Gerard Gallant est réputé pour laisser beaucoup de latitude à ses joueurs. Sa recette ne semble pas trop vilaine, autant dans la LHJMQ que dans la LNH!

Cendrillon ne veut pas aller se coucher!

CHRONIQUE / Le hockey est un sport merveilleux du fait que rien n’est jamais joué d’avance. Contrairement à d’autres sports, plusieurs impondérables comme la chimie et l’attitude ont autant, sinon plus d’impact que le talent brut.

Les Golden Knights sont en train de nous livrer un glorieux chapitre de cette réalité. En début de saison, quand l’équipe assemblée par Georges McPhee - à partir des rejets des 30 autres formations de la LNH - faisait la barbe à ses ennemis, c’était rafraîchissant. Entre amis, on évoquait leurs succès à domicile avec un grand sourire, en se disant que les clubs adverses devaient profiter un peu trop de la ville du vice les veilles de match!

Puis, les victoires ont continué de s’entasser sur le tableau, même si l’équipe faisait parader différents gardiens. Tout le monde vantait alors l’appétit de cette bande teigneuse, en mettant en garde que la cadence après Noël viendrait freiner les Golden Knights.

Depuis, on s’est rendu compte que Cendrillon n’avait aucune intention d’aller se coucher! Qualifiés pour les séries, les Golden Knights viennent de faire tomber Kings et Sharks pour se faufiler dans le carré d’as printanier. Je répète: une équipe d’expansion dans le carré d’as!

Pendant que les Jets et les Predators s’apprêtent à s’entretuer dans un septième match pour l’autre laissez-passer dans l’Ouest, les Golden Knights profitent de quelques jours de repos. Même les scénaristes d’Hollywood n’oseraient pas écrire une histoire aussi invraisemblable.

McPhee peut oublier Forsberg
Bien sûr, tous ces succès collectifs braquent les projecteurs sur les individus à l’intérieur de l’organisation. William Karlsson, Erik Haula, Jonathan Marchessault, David Perron, Reilly Smith sont tous en train de connaître la saison de leur vie.

Ce qui nous ramène inévitablement au travail du directeur-gérant. McPhee, qui était passé à l’histoire dans son autre vie pour avoir liquidé un certain Filip Forsberg contre un vétéran usé à la corde (Martin Erat), a gagné sur toute la ligne. Il a emmagasiné un nombre hallucinant de choix au repêchage dans le processus d’expansion.
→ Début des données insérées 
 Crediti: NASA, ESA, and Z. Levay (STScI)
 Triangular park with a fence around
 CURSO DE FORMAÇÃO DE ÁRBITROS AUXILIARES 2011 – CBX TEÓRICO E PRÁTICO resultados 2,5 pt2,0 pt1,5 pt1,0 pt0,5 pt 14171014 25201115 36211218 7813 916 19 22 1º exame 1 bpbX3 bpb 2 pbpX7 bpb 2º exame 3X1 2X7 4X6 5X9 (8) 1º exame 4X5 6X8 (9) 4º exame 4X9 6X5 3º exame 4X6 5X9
Ça ne l’a pas empêché de monter à court terme cette équipe qui s’est avérée beaucoup plus redoutable qu’anticipée. À ce chapitre, il peut remercier Dale Tallon et Chuck Fletcher, qui lui ont livré pas un, mais deux éléments importants afin d’allonger leur liste de protection. Avec Marchessault et Smith, vous pouvez parier que les Panthers n’auraient pas été exclus des séries. Avec Haula et Tuch, probablement que le Wild aurait été une proie plus difficile à abattre au premier tour des éliminatoires et Fletcher serait peut-être encore le grand patron au Minnesota…

La victoire du bon gars
Si McPhee a du mérite, je pense quand même que le principal artisan de ce succès surprise se retrouve derrière le banc. Gerard Gallant a su refiler de la confiance et de l’enthousiasme à ce groupe de mal-aimés dès le départ. La magie actuelle des Golden Knights part de là.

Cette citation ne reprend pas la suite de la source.